Stoneleigh-Burnham has a long tradition of periodic “formal dinners,” which were inexplicably called “sit-down dinners” when I first started at the school in 1985 (to my memory, anyway, we did not eat all other meals standing up). Many different methods of arranging seating have been tried, with varying success. One of the more recent and welcome ideas was for Big Sisters to be seated with their Little Sisters during the banquet we hold on the evening of the first big All-School Meeting, and ever since the middle school Little Sisters have been periodically asking me when they can sit with their Big Sister group again. Advisory dinners also work well, most likely because here, too, the people at the table know each other and feel connections. However, with any other grouping, many members of our community, faculty and students alike, approach the dinner with some trepidation, wondering whether their table will be talkative or whether theirs will be a conversation filled with awkward silences. In my experience, it works out more often than not, but nonetheless I always experience faint butterflies as I check the seating chart that afternoon.
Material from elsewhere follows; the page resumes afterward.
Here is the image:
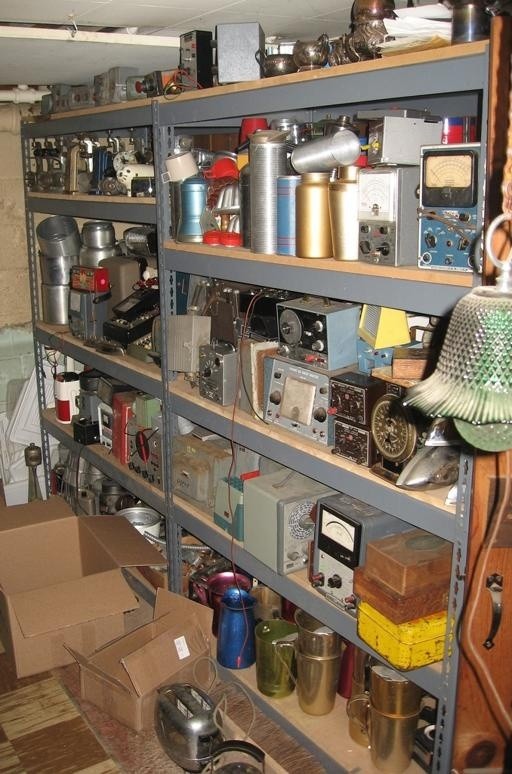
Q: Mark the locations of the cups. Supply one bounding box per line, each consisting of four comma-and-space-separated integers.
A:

So you can imagine my surprise when, during the day of our second formal dinner of the year, a student who saw me yelled, “Hey, I’m at your table. I can’t wait!” Although she is a former advisee, it is still something I have never, ever heard before. Moreover, that evening, as I found my seat, I was greeted with warm smiles from all the students present, especially from Kikko, one of the Seniors. This year, Sara Gibbons, the Senior Class Dean, worked with the students to implement a plan whereby each Senior would list faculty members with whom they would like to co-host a table for the remainder of the year and permanent pairings would be created. I have known Kikko for four years, though I have never taught her nor indeed worked directly with her in any capacity. She is, however, one of those students who always returns a smile and a greeting when passing in the corridor and who is happy to engage you in conversation if you would like; I found I genuinely liked her simply through these brief interactions.
As it turned out, the Trustee who was also assigned to our table was somewhat hard of hearing, and after I had to repeat a number of things the students said to him during introductions, it became clear (if unspoken) that I would probably have the principal responsibility to host him and engage him in conversation. I have known him for many years, and did enjoy the chance to talk with him at greater length. Fortunately, I was also able to periodically break the flow of our conversation and join in with the lively conversation the students were having among themselves, and indeed it was one of the most enjoyable non-advisory formal dinners I have had in several years.
Many faculty members, including Sara, had similar experiences, and reported that the students also enjoyed this system more than others in the past. And interestingly, I find that Kikko and I have added extra warmth and depth to our greetings, smiles, and short conversations in the dining hall. When she graduates, I will feel her absence all the more acutely.
Our school is all about connections, voice, and finding our own best selves. The right structures can help support that mission. Sometimes, everything works properly straight away, and sometimes you just have to keep tweaking things until you get it right. But when you do get it right, you find it’s well worth all the trouble. The longer it takes, the better you feel. And right now, I feel very good.